小型SAR衛星コンステレーション構想の進展
シンスペクティブは日本の企業で、合成開口レーダ(SAR)衛星による地球観測を専門としています。SynSatは夜間や悪天候下での撮影が可能となるレーダ方式の強みを活かし、農業管理、防災監視、都市計画などの分野における高精度な地表データの取得を目指しています。10号機までの段階的な打ち上げを通じ、複数衛星による高頻度観測網の構築が段階的に進行している状況です。
ロケット・ラボの民間打ち上げサービスの拡大
ロケット・ラボは小型衛星専門の打ち上げ企業として、ニュージーランドとアメリカからのエレクトロン・ロケット運用を継続しています。
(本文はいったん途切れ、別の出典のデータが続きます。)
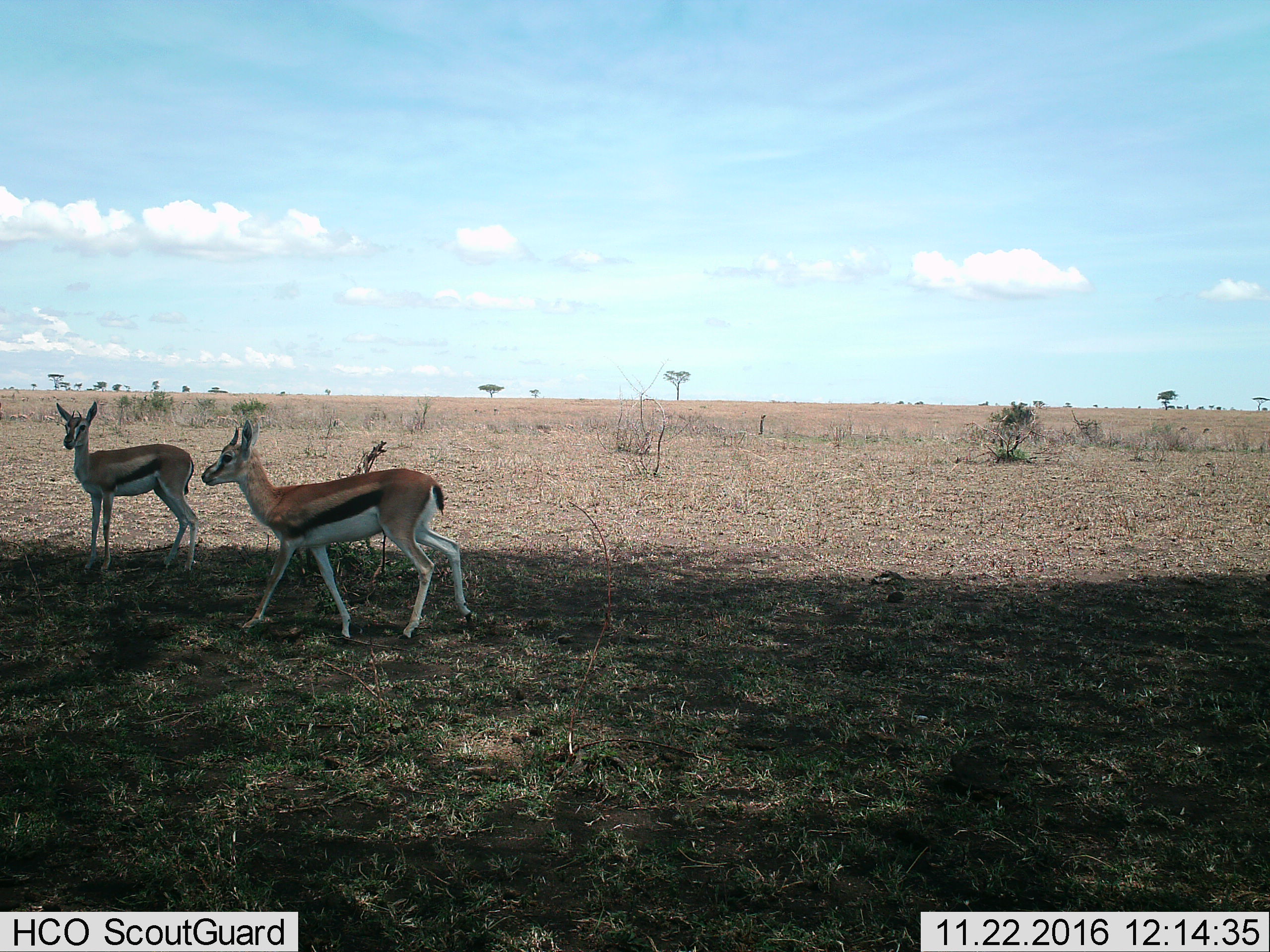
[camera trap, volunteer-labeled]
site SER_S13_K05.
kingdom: Animalia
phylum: Chordata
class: Mammalia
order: Artiodactyla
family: Bovidae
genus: Eudorcas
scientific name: Eudorcas thomsonii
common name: thomson's gazelle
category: gazellethomsons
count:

シンスペクティブとの複数回の打ち上げ契約により、同社は民間宇宙企業による衛星コンステレーション展開の重要なパートナーとなっており、今回の成功は両社の信頼関係が深まっていることを示しています。打ち上げ頻度の増加は小型衛星市場の急速な成長を反映しており、宇宙産業全体における民間企業の存在感が一層強まってきました。
日本を拠点とするシンスペクティブのような企業が国際的な打ち上げサービスを活用し、グローバルな地球観測ネットワーク構築に貢献している点は、日本の宇宙産業の競争力を示す重要な事例となっています。